*What to do:* Write out the lines of the records below as a numbered list, from the line containing "In this image, would" through the end of the records, with both ends included and blank lines left out.

start Information provided

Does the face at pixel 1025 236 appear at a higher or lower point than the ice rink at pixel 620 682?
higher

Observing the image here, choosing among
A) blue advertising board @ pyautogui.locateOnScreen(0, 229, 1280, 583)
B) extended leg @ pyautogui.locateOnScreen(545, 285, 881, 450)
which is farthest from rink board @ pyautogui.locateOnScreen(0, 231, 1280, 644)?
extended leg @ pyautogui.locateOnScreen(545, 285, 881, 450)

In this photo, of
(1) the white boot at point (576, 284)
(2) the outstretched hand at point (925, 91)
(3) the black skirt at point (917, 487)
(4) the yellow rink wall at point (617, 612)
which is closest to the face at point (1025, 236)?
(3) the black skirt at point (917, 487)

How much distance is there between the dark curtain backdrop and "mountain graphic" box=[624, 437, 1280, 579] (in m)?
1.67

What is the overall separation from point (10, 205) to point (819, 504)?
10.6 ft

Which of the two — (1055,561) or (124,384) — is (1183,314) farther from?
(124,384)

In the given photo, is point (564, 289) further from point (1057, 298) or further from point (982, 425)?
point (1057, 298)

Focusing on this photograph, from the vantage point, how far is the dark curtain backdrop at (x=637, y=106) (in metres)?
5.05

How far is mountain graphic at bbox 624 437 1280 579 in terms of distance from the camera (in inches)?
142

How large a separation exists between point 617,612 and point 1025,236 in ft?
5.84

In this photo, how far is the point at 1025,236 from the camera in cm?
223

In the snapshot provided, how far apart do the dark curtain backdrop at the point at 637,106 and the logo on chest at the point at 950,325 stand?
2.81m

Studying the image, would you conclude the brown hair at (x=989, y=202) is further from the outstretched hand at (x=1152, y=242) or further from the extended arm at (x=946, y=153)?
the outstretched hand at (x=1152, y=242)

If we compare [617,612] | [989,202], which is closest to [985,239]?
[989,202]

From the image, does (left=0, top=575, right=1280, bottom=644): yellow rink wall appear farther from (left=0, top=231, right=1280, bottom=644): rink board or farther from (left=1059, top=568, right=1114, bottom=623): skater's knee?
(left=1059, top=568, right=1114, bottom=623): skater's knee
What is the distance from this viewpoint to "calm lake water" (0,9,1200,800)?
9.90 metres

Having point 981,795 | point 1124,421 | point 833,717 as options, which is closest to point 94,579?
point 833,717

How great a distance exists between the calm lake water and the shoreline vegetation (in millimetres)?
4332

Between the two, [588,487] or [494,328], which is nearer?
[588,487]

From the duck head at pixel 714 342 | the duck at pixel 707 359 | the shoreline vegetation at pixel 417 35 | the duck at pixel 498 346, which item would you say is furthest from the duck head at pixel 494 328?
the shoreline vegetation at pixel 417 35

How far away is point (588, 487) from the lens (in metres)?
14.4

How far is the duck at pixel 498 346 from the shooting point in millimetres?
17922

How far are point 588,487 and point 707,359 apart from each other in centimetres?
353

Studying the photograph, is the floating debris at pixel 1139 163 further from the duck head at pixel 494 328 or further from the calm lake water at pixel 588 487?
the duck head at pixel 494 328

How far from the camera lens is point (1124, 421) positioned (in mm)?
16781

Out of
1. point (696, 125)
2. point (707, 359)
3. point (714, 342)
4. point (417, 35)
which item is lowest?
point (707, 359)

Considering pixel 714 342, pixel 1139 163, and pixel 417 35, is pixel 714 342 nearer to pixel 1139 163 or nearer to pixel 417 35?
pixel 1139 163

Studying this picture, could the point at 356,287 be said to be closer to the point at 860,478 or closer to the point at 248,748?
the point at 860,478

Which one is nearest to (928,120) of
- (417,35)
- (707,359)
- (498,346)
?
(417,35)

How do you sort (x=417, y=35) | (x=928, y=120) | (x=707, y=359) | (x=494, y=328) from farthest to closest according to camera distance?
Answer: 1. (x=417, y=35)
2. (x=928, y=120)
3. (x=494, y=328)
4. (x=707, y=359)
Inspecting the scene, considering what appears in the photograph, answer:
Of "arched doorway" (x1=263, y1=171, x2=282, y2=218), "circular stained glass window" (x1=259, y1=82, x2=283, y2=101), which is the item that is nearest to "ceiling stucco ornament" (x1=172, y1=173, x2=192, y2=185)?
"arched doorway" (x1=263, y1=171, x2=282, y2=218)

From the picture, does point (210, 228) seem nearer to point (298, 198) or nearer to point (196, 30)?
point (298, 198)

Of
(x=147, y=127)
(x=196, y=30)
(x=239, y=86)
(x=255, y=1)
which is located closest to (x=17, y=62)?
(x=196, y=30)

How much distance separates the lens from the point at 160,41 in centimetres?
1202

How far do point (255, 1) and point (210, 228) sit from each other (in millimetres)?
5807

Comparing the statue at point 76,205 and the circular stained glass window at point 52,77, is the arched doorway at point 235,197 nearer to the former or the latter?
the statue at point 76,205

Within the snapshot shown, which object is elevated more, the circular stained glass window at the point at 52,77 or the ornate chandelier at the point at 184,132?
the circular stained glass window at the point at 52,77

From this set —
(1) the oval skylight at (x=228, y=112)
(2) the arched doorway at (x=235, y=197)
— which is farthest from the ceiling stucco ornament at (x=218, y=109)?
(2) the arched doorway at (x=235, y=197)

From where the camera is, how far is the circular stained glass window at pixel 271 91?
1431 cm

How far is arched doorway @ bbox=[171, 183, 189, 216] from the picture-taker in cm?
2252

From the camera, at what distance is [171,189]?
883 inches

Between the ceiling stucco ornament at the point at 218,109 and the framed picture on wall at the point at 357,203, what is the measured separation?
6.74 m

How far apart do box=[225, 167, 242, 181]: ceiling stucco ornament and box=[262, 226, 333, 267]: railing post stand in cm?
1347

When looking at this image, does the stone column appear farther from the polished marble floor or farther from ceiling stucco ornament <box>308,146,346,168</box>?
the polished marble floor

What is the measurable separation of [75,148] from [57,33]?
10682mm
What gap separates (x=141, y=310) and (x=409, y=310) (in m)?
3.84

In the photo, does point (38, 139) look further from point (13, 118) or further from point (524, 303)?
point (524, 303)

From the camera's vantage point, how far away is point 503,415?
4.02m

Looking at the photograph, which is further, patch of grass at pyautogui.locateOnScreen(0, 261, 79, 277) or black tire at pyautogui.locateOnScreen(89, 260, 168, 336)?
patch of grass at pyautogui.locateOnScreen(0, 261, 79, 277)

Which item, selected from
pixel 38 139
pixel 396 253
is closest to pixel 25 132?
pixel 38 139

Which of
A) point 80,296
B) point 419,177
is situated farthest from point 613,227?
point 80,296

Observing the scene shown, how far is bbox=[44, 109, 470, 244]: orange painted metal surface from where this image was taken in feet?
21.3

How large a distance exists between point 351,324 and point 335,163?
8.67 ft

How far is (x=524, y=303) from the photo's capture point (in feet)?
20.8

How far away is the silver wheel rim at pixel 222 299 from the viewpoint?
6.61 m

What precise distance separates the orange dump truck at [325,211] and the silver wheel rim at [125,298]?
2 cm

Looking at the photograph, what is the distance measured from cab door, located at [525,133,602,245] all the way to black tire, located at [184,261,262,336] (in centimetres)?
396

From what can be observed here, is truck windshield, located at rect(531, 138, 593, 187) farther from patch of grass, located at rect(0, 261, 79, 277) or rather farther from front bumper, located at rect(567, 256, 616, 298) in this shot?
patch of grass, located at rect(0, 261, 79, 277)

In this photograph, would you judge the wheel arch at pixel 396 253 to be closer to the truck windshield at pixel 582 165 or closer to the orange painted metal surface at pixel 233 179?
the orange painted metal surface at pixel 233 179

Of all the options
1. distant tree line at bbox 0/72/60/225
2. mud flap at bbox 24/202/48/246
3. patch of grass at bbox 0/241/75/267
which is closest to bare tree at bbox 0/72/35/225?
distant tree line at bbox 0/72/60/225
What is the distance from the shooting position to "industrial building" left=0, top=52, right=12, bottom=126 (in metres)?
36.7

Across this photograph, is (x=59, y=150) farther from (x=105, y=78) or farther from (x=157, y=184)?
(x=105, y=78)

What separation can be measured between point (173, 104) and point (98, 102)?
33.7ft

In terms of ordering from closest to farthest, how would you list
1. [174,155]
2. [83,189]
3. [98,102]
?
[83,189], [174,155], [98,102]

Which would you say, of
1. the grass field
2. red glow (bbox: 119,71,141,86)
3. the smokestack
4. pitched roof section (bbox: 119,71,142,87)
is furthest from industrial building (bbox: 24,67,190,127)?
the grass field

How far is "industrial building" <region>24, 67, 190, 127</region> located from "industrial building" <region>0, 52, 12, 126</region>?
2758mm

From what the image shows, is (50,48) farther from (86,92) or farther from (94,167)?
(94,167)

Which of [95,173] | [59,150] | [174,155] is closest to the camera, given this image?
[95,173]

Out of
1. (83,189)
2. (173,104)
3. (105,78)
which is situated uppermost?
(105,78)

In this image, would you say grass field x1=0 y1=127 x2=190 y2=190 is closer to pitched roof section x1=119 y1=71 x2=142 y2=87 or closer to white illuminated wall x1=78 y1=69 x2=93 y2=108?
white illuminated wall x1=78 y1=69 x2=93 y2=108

end Information provided

*Correct output:*
1. In this image, would you say grass field x1=0 y1=127 x2=190 y2=190 is closer to pitched roof section x1=119 y1=71 x2=142 y2=87 or closer to white illuminated wall x1=78 y1=69 x2=93 y2=108?
2. white illuminated wall x1=78 y1=69 x2=93 y2=108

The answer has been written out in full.